That time Daredevil was an actual demon
Spider-Man is usually the one portrayed as down-on-his-luck, but Peter Parker’s financial issues and girl troubles pale in comparison to the apocalyptic gas station toilet that is the life of Daredevil. For decades, writers/sadists Frank Miller, Brian Michel Bendis and Ben Affleck have been putting poor Matt Murdock through a physical and psychological wringer that would have toppled almost any other hero. The problem is, comics universes don’t end — after seeing the world shit on Matt’s soul year after year, you start to get some diminishing returns.
In an effort to give DD a soft reboot (a.k.a. writing him out of a corner), Marvel released a miniseries that saw Daredevil possessed by a demon. A demon that could suck the hellfire off of Ghost Rider’s head.
See, just before this, Daredevil had assumed control of The Hand, an evil ninja organization that had previously terrorized New York and the greater Marvel Universe. Though he wasn’t thrilled with the idea of leading a band of murderers, it was either that or let them run amok in his city. It was kind of a deal with the devil, which became all the more literal when The Beast, a demon which The Hand had spent centuries worshipping, decided to take up residence in the body of one Matt Murdock.

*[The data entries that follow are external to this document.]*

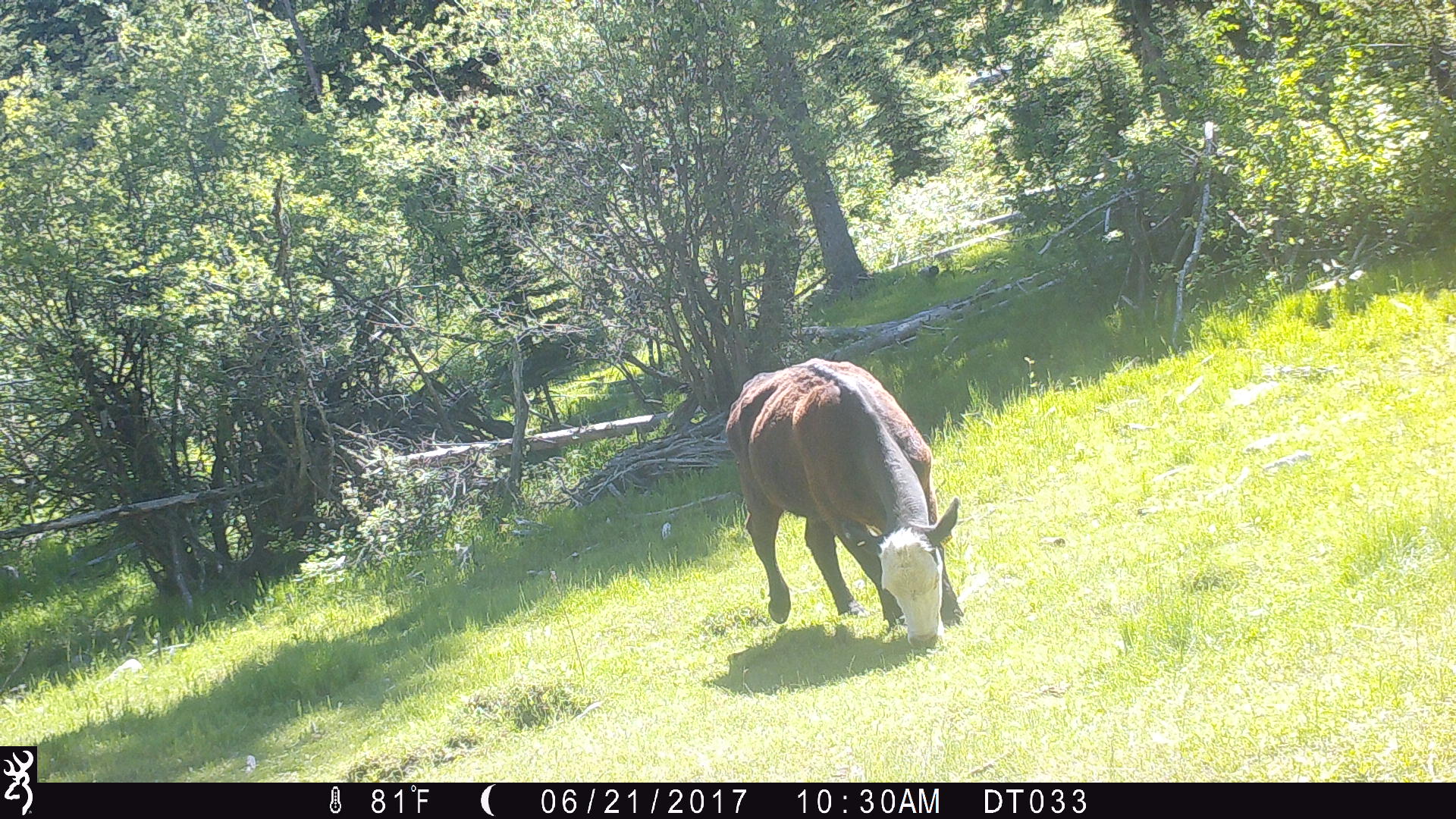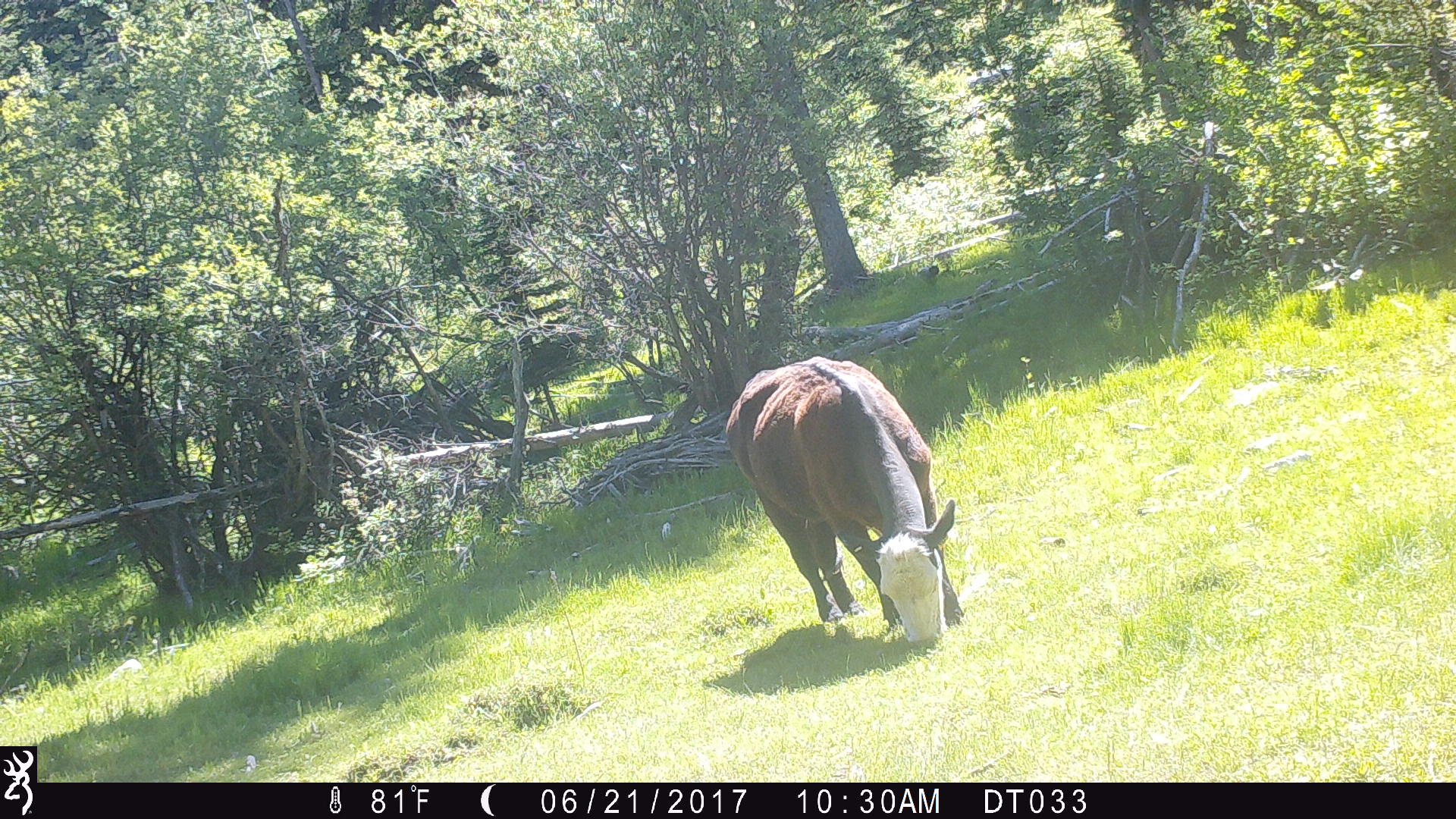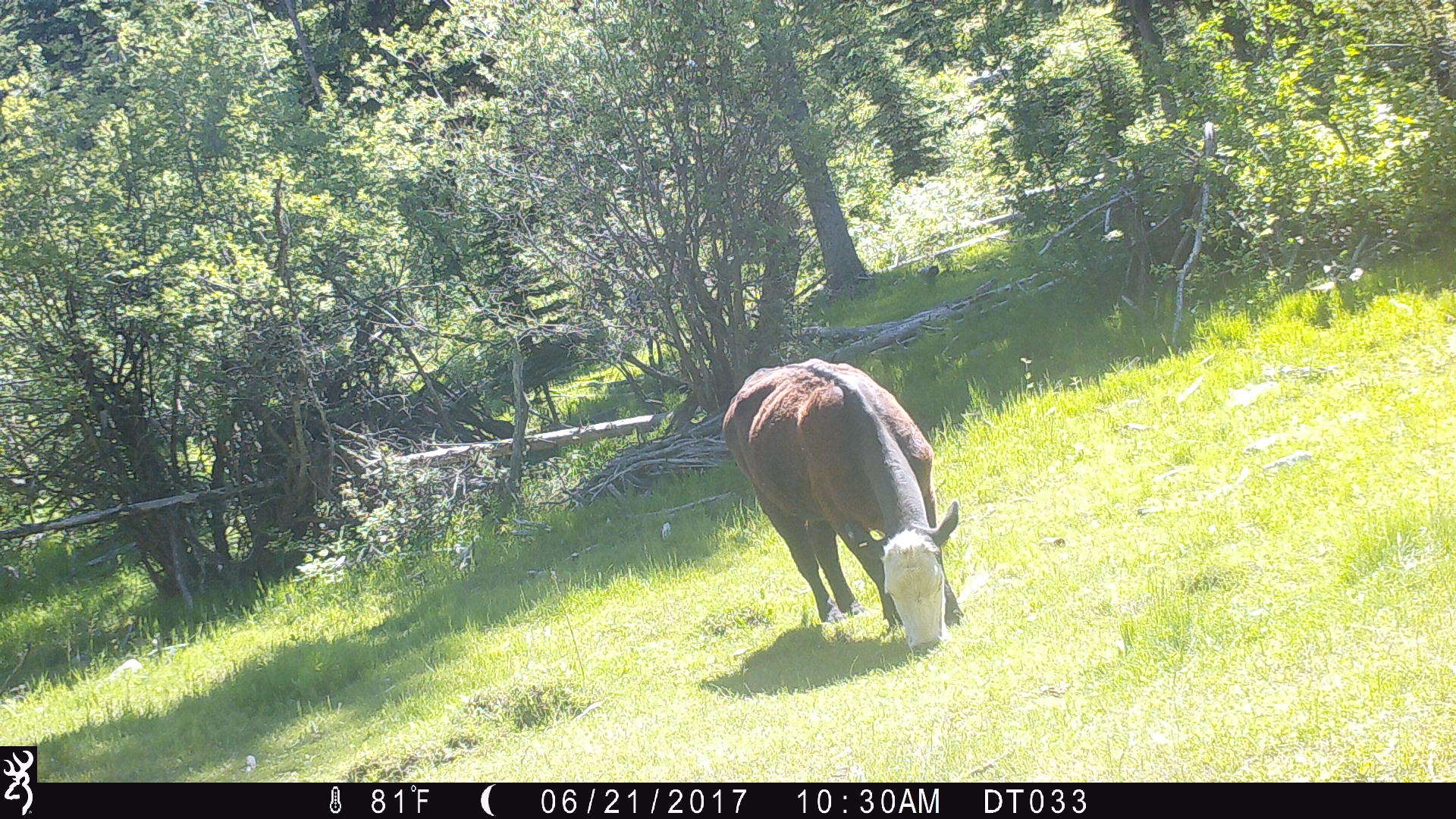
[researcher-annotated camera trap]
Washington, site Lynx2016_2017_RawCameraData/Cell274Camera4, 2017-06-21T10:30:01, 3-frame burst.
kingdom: Animalia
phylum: Chordata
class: Mammalia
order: Artiodactyla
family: Bovidae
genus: Bos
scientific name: Bos taurus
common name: domestic cattle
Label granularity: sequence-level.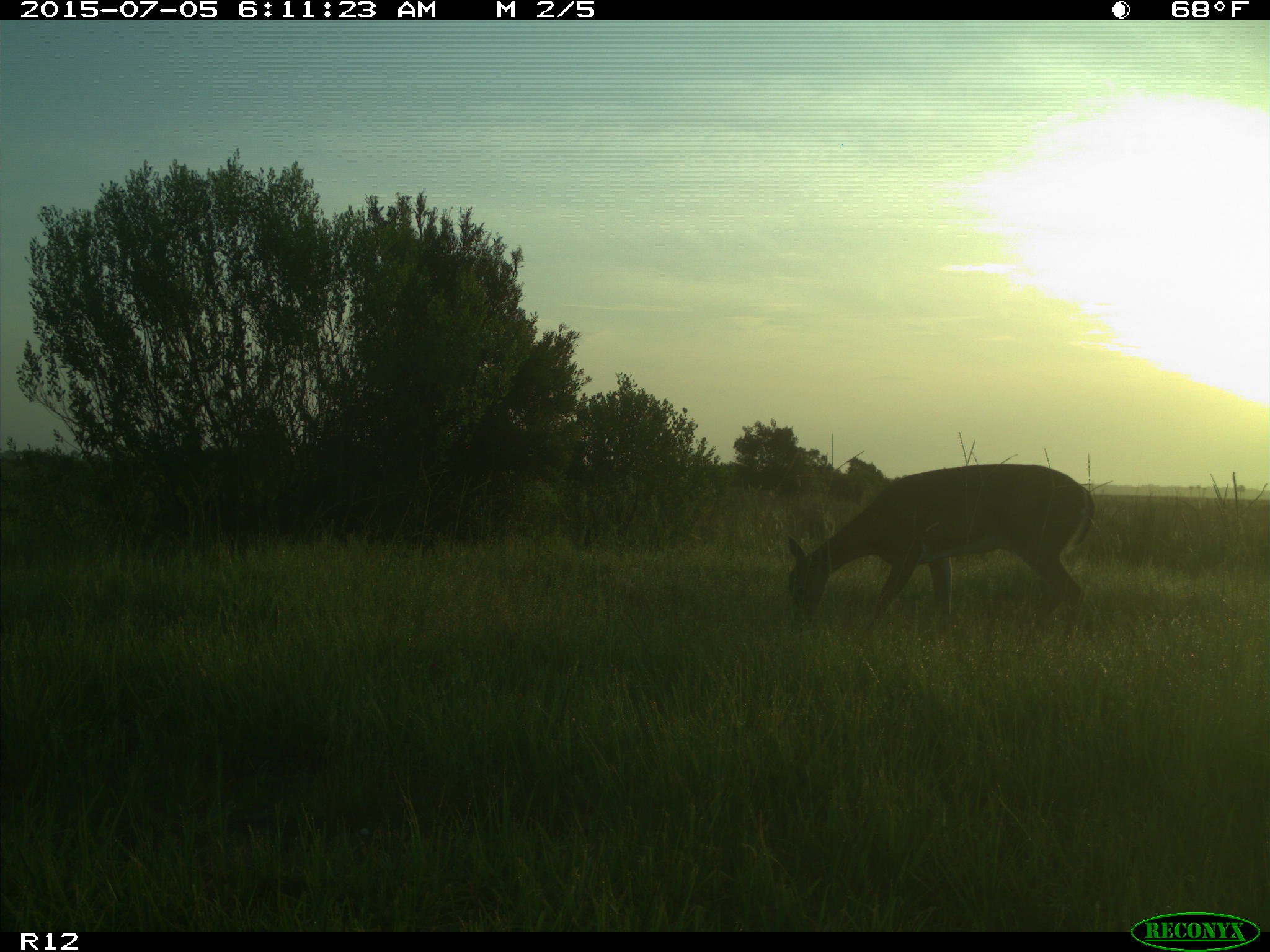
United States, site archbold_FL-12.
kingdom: Animalia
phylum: Chordata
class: Mammalia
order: Artiodactyla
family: Cervidae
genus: Odocoileus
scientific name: Odocoileus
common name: deer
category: unidentified deer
Unidentified deer (deer) (Odocoileus).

This not only made Daredevil act like a prick, but it also dressed him up like an Evanescence music video. The whole mystical angle of the storyline is very strange and uncharacteristic for a hero who has been grounded and street-level for so long. So it’s probably for the best that Matt got the asshole punched out of him.
After Iron Fist used a ki-infused super punch, Matt Murdock was back to normal and even had a spring in his step. The comic that came after this reboot has a refreshing outlook and an engaging personality, but it took a lot of ridiculous and awkward preening to get to that point. We humans call this phase of our lives “puberty.”
Daredevil battles Stilt-Man
Batman has some corny villains for sure, but at least The Joker showed up in Batman #1. Daredevil, on the other hand, had to wait over a hundred issues for Bullseye and Kingpin to show up. Instead, for years DD was plagued with an awful rogue’s gallery, with one of the key players being none other than the dastardly Stilt-Man. At some point, an editor thought “Hey, remember that story where Daredevil battled a guy whose main power was extending his legs like Inspector Gadget? Let’s bring that guy back.”
The worst part? Despite the fact that Stilt-Man’s biggest defense is ducking really fast, even that throws Daredevil off his game..
It’s unclear as to whether Stilt-Man was always a joke, or if there was a turning point somewhere along the line. Either way, he’s shown up a to battle DD several more times, mostly the remind us the the vast majority of Daredevil’s best villains are from other comics. Not only has Stilt-Man gone on to fight other superheroes, the maniacs at Marvel even went so far as to create Lady Stilt-Man.
Then again, that did bring us Deadpool riding Spider-Man in a sea of glue.
Alright, sometimes comic books aren’t so bad.
“Feeling” color with his fingers
Part of Daredevil’s appeal lies in the fact that his weaknesses and strengths go hand-in-hand. Matt Murdock is technically blind, but he also has the benefit of super radar senses. In other words, Daredevil has the ability to sense whether you’re lying by the pace of your heartbeat, but he’s absolute dogshit at Mario Kart.
The latter weakness is particularly inconvienent for writers when it comes to something like say, Daredevil making his costume for his origin story. You’d think this would make the writers reconsider their whole concept of the character and his abilities, but nope, Stan Lee just muttered through his demi-Hitler mustache: “The blind guy can feel color with his fingers.”
It’s one of those wacky throwaway scenes that you just accept because it was written in 1964 and people still smoked on airplanes. But then they brought it up again.
To recap, Daredevil knocked out a living Xbox Live username called “Shades McGraw,” recognized that the two of them looked alike (presumably after groping his unconscious face), decided to disguise himself this man to get into a second location, proceeded to pet this man’s head to get a “feel” for his hair color and then dyed his own hair to match his victim using pocket chemicals he keeps on his person for just this purpose.
Whew! That’s almost as stupid as feeling colors through the heat on your gloves.
God dammit, Daredevil.
Ultimate humiliation, courtesy of the Punisher
Cult favorite writer and barfight enthusiast Garth Ennis is known for taking the piss out of the world’s most famous superheroes. Just about the only one Ennis really took seriously was the Punisher, and that’s mostly because Frank Castle actually puts an end to his enemies.
In one of Ennis’ best stories, the Punisher illustrates the difference between him and non-lethal capes. In this scene, Daredevil is trying to stop Punisher from assassinating a mobster, but Frank gets the upper-hand and knocks out his fellow vigilante. When DD wakes up, he’s tied up, with a gun strapped to his his hand. The Punisher stays in the line of sight of the pistol; if Daredevil wants to prevent the killing, he’s going to have to put Frank down permanently.